Results revealed that Cushing’s patients had lower BMD in the lumbar spine (L1–L4) compared to both control and paired groups. No differences in BMD were found in the femoral neck and total hip areas.

TBS values in Cushing’s patients were also significantly lower than those in the control and paired groups, suggesting a higher risk of bone fractures.

Two types of body fat tissue were measured — subcutaneous adipose tissue (SAT) and visceral adipose tissue (VAT) — the latter relating to truncal obesity. Fat accumulation in the liver and bone marrow fat were also determined.

These tests identified differences between the amount and distribution of body fat, finding that Cushing’s patients had higher fat accumulation in their trunk, liver, and bone marrow compared to women in the other groups.  

While visceral fat (fat stored in the abdominal cavity) was higher in the paired control group than in normal-weight controls, no differences between marrow and liver fat were seen in either of these control groups (obese paired or normal weight). 

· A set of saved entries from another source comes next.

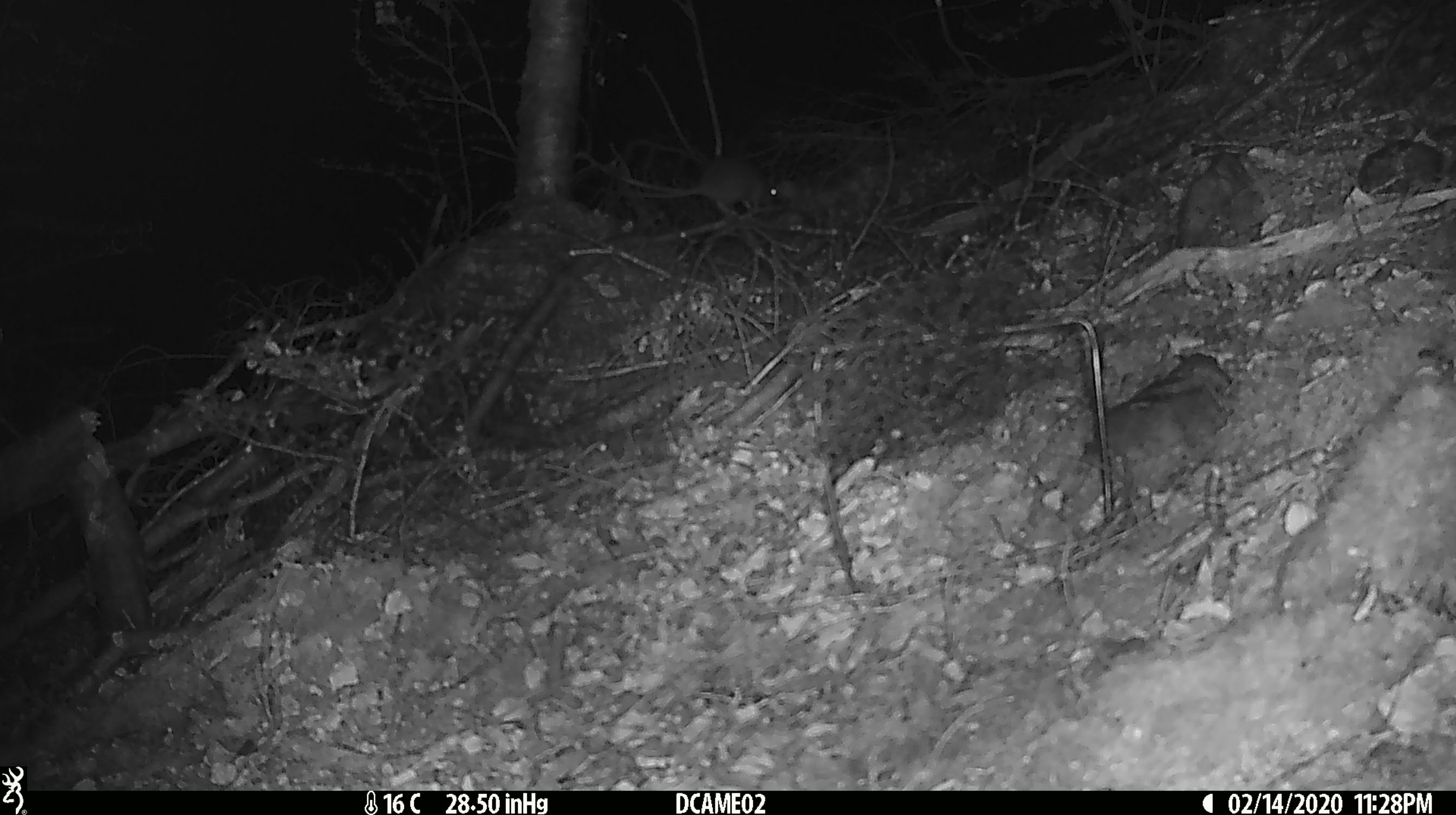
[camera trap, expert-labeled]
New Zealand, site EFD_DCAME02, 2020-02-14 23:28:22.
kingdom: Animalia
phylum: Chordata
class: Mammalia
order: Rodentia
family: Muridae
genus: Rattus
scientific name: Rattus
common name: rat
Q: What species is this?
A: Rat (Rattus).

Insulin resistance was estimated using the homeostasis model assessment of insulin resistance (HOMA-IR) and blood samples were analyzed to determine the amount of various components such as total calcium, phosphorus, glucose, 25-hydroxyvitamin D (a metabolite of vitamin D), parathyroid hormone (PTH), insulin, and a marker for bone formation called osteocalcin. 

Levels of glucose, insulin, and insulin resistance were all significantly higher in Cushing’s patient than in women in the other two groups. While the levels of calcium, phosphorus, and PTH were similar among all three groups, patients had lower levels of vitamin D and lower levels of osteocalcin.

A statistical analysis of these results showed that lower TBS scores were linked to greater visceral adipose tissue, marrow fat, insulin resistance, and lower lumbar bone mineral density and osteocalcin levels. Increased marrow fat was also related to more visceral adiposity and liver fat accumulation. 

“CD [Cushing’s disease] not only accentuates the accumulation of fat in liver and visceral pad; it also increases bone marrow adiposity [fat cells],” the researchers concluded. “CD exacerbates several negative traits present in primary obesity.”

And, they added, “insulin resistance and dysfunctional adipose tissue are active players on bone deterioration” in Cushing’s patients.